Dataset excerpts
----

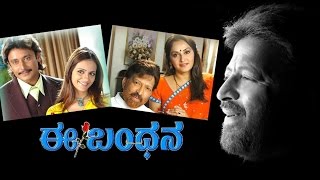 E Bandhana 2007 Full Kannada movie [upl. by Brindell387]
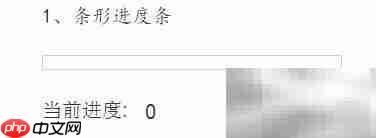 Axure7.0打造动态进度条
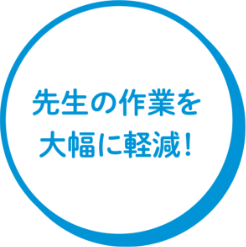 シューサポ｜高校専用 求人票管理システム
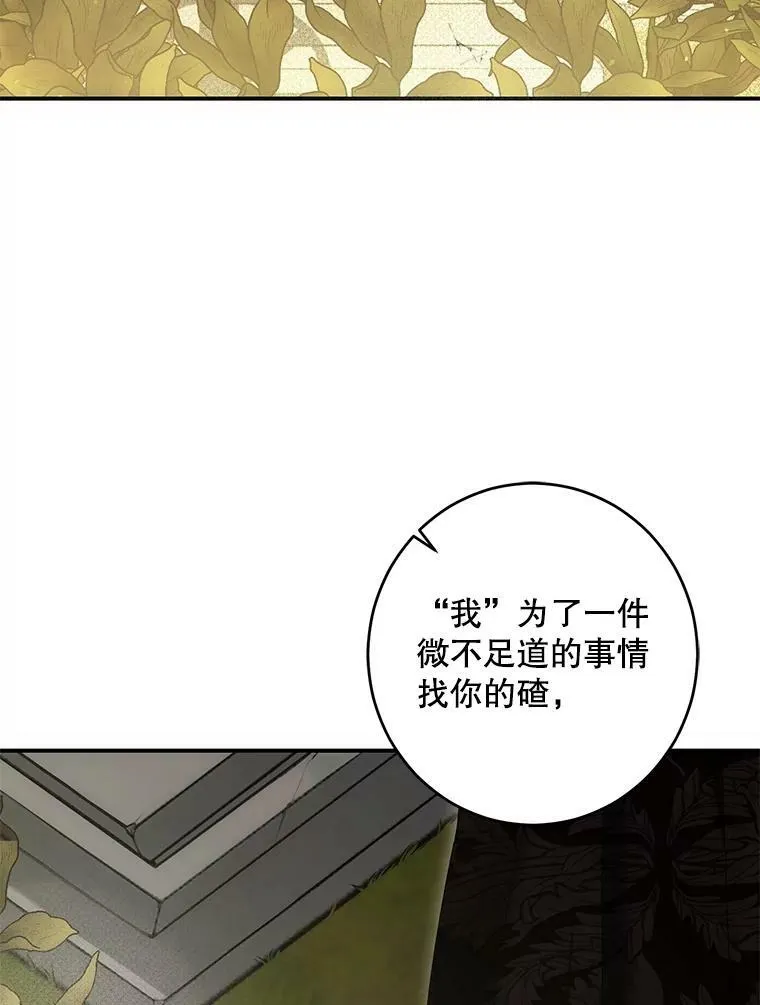 82.选择活下去 第66页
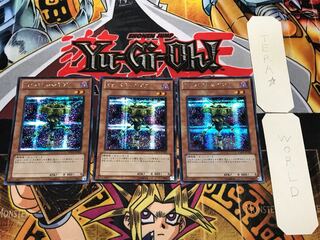 Malefic Parallel Gear 1 Secret 3-card set Tera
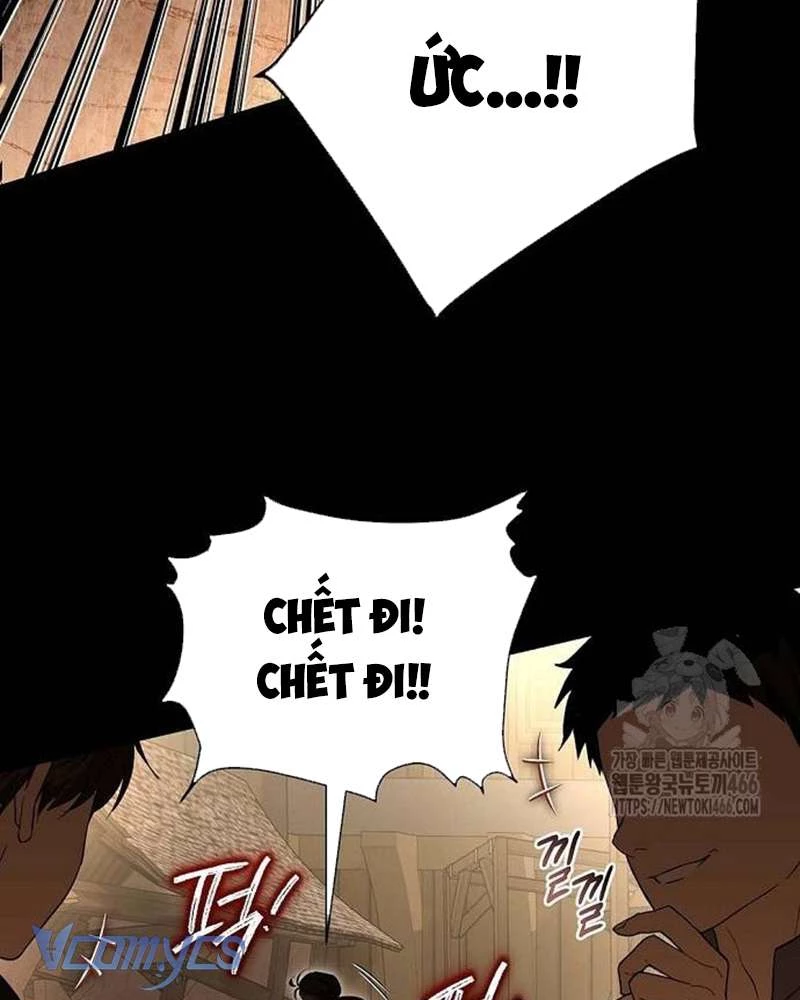 Praesepe Bên Ngoài Chiếc Lồng Chapter  20 - 71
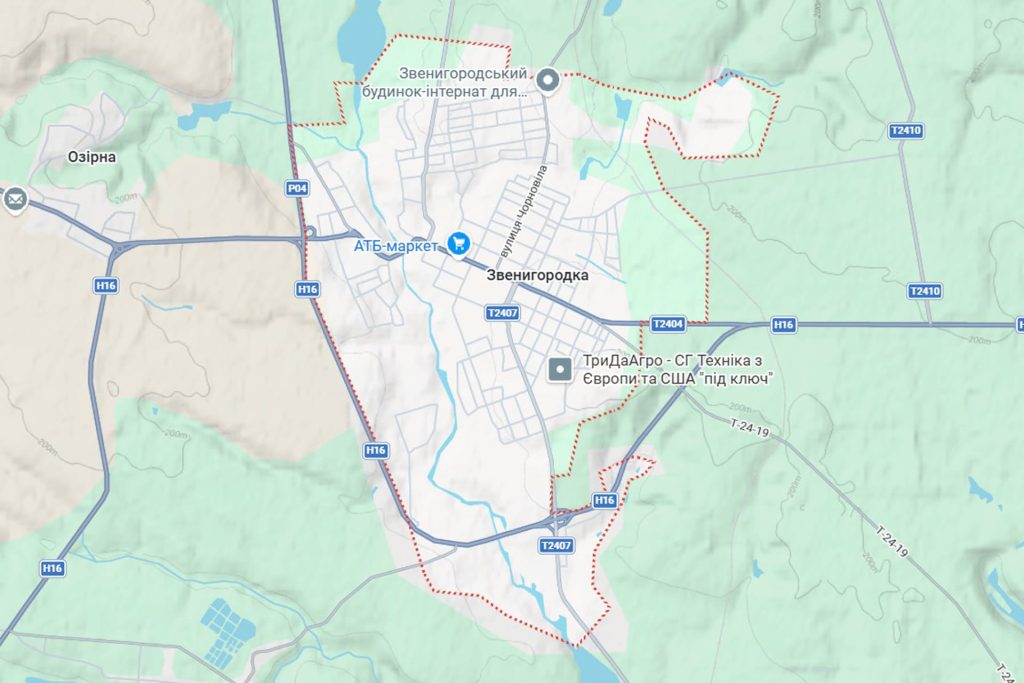 Реклама на білбордах у місті Звенигородка Черкаської області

----

Leaving out the pictures, please transcribe exactly the lines from the one that holds "82.选择活下去 第66页" through the last line of the entries above, both included.

 82.选择活下去 第66页
 Malefic Parallel Gear 1 Secret 3-card set Tera
 Praesepe Bên Ngoài Chiếc Lồng Chapter  20 - 71
 Реклама на білбордах у місті Звенигородка Черкаської області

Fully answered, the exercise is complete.